Dilansir dari Money, kebijakan pengetatan moneter ini dilakukan bukan karena lonjakan inflasi domestik yang tidak terkendali. Kenaikan suku bunga acuan kali ini menjadi sinyal kuat bahwa otoritas moneter memprioritaskan stabilitas nilai tukar di atas segalanya.
Suku bunga tidak lagi sekadar menjadi instrumen teknis penekan permintaan. Langkah Bank Indonesia tersebut menjadi pesan keperjayaan kepada pasar global bahwa pergerakan mata uang Garuda akan tetap dikawal ketat.
Langkah preventif Bank Indonesia ini bukannya tanpa konsekuensi terhadap sektor riil. Kenaikan BI Rate berpotensi memicu lonjakan biaya dana, memperketat penyaluran kredit, dan mengerem laju investasi domestik.
Dunia usaha dan sektor rumah tangga juga harus bersiap menghadapi beban cicilan yang semakin berat. Di sisi lain, inflasi aktual di dalam negeri saat ini sebenarnya masih berada dalam kondisi yang relatif terkendali.

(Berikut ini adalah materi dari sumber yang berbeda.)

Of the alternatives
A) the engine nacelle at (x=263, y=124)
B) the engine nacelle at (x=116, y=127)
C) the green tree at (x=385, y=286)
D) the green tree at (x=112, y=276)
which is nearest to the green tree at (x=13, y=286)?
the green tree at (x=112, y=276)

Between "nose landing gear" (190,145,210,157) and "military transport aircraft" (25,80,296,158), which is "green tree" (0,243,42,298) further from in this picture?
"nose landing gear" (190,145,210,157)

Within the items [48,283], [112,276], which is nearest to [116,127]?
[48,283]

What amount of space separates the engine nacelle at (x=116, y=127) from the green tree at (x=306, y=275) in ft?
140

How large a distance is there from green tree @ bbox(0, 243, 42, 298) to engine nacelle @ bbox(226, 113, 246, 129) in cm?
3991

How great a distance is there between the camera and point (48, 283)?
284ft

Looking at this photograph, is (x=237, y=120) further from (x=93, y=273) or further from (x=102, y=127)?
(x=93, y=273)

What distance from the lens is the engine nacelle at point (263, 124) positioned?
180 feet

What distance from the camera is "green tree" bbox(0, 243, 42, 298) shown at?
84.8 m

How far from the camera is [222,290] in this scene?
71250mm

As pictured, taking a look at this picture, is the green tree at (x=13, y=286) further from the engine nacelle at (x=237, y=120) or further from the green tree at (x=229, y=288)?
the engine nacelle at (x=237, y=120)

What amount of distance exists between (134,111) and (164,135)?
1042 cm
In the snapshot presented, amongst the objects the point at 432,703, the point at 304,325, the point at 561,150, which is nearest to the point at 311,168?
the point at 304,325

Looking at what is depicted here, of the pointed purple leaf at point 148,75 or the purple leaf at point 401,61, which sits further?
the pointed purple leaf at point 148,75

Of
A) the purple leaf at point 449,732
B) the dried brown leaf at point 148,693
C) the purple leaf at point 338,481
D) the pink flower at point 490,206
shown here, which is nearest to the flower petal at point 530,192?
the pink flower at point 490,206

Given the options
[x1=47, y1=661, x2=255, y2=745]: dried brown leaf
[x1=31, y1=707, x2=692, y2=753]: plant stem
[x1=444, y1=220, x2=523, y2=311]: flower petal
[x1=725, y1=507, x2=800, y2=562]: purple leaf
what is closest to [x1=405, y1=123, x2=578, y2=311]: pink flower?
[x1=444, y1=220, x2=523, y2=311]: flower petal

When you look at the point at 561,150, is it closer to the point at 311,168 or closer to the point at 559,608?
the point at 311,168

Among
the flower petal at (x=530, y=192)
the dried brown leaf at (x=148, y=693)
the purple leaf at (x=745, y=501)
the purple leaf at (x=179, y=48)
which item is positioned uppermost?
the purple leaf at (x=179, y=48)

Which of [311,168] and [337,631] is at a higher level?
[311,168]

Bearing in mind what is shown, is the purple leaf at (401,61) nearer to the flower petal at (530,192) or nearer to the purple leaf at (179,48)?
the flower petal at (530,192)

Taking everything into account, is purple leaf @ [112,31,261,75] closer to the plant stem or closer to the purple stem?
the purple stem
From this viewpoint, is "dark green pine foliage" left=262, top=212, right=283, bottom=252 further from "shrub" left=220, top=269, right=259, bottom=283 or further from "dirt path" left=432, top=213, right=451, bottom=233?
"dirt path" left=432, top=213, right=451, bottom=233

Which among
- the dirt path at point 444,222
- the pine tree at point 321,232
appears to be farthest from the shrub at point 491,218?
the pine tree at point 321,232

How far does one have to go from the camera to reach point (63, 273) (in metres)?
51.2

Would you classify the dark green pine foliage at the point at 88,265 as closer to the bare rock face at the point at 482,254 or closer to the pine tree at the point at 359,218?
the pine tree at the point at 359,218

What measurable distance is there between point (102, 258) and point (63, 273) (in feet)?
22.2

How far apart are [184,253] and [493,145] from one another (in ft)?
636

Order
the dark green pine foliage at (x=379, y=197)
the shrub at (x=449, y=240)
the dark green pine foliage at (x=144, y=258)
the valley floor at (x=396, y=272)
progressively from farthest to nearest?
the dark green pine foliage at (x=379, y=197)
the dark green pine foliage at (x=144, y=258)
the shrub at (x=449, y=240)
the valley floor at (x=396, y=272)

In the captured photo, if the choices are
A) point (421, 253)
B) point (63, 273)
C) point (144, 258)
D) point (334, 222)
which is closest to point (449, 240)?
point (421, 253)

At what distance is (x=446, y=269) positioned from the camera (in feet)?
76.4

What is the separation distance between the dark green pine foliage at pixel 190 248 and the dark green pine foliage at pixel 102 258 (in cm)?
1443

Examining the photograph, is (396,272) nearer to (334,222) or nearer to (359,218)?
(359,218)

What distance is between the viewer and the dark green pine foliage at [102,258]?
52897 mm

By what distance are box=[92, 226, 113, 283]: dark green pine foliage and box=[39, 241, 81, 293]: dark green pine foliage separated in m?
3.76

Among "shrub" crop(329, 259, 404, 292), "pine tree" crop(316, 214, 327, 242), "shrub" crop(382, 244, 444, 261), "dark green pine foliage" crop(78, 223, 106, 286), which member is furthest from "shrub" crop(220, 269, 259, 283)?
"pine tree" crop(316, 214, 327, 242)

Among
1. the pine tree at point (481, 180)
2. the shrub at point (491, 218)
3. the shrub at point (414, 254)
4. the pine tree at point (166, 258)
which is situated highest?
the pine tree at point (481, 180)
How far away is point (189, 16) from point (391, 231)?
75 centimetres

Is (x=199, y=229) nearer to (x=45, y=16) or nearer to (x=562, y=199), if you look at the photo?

Bank sentral berupaya mengantisipasi agar pelemahan kurs tidak berubah menjadi imported inflation yang melambungkan harga bahan baku impor. Jika tidak diredam, tekanan di pasar uang dapat merembet ke pasar barang dan memicu kenaikan harga di tingkat konsumen.
Rupiah dan Sentimen Kredibilitas Fiskal
Fluktuasi nilai tukar mencerminkan persepsi pelaku pasar terhadap kualitas kebijakan ekonomi nasional secara menyeluruh. Kenaikan 50 basis poin ini menjadi instrumen untuk memulihkan keyakinan investor terhadap disiplin kebijakan domestik.
Tekanan terhadap mata uang sering kali dikaitkan dengan faktor eksternal seperti penguatan dolar AS dan pelarian modal. Namun, daya tahan sebuah negara menghadapi guncangan global sangat bergantung pada kekuatan psikologis fundamental dalam negerinya.
Kredibilitas fiskal yang kokoh, cadangan devisa yang kuat, dan komunikasi kebijakan yang transparan menjadi bantalan penting. Sebaliknya, ketidakdisiplinan kebijakan domestik hanya akan membuat ongkos stabilitas menjadi jauh lebih mahal.
Sinergi Kebijakan Moneter dan Fiskal
Bank Indonesia tidak bisa menjadi aktor tunggal dalam menjaga stabilitas perekonomian dan nilai tukar. Kepercayaan pasar tidak akan pulih total melalui instrumen suku bunga jika dapur fiskal pemerintah tidak sejalan.
Belanja negara yang terlalu agresif dan defisit yang longgar dapat memicu kegelisahan pasar uang. Kebijakan moneter yang terlalu sering menopang beban fiskal berisiko mengikis kredibilitas bank sentral dalam jangka panjang.
Suku bunga tinggi memang dapat menarik modal portofolio asing untuk sementara waktu. Namun, modal tersebut sangat sensitif dan mudah keluar jika risiko domestik membesar atau ada imbal hasil yang lebih menarik di negara lain.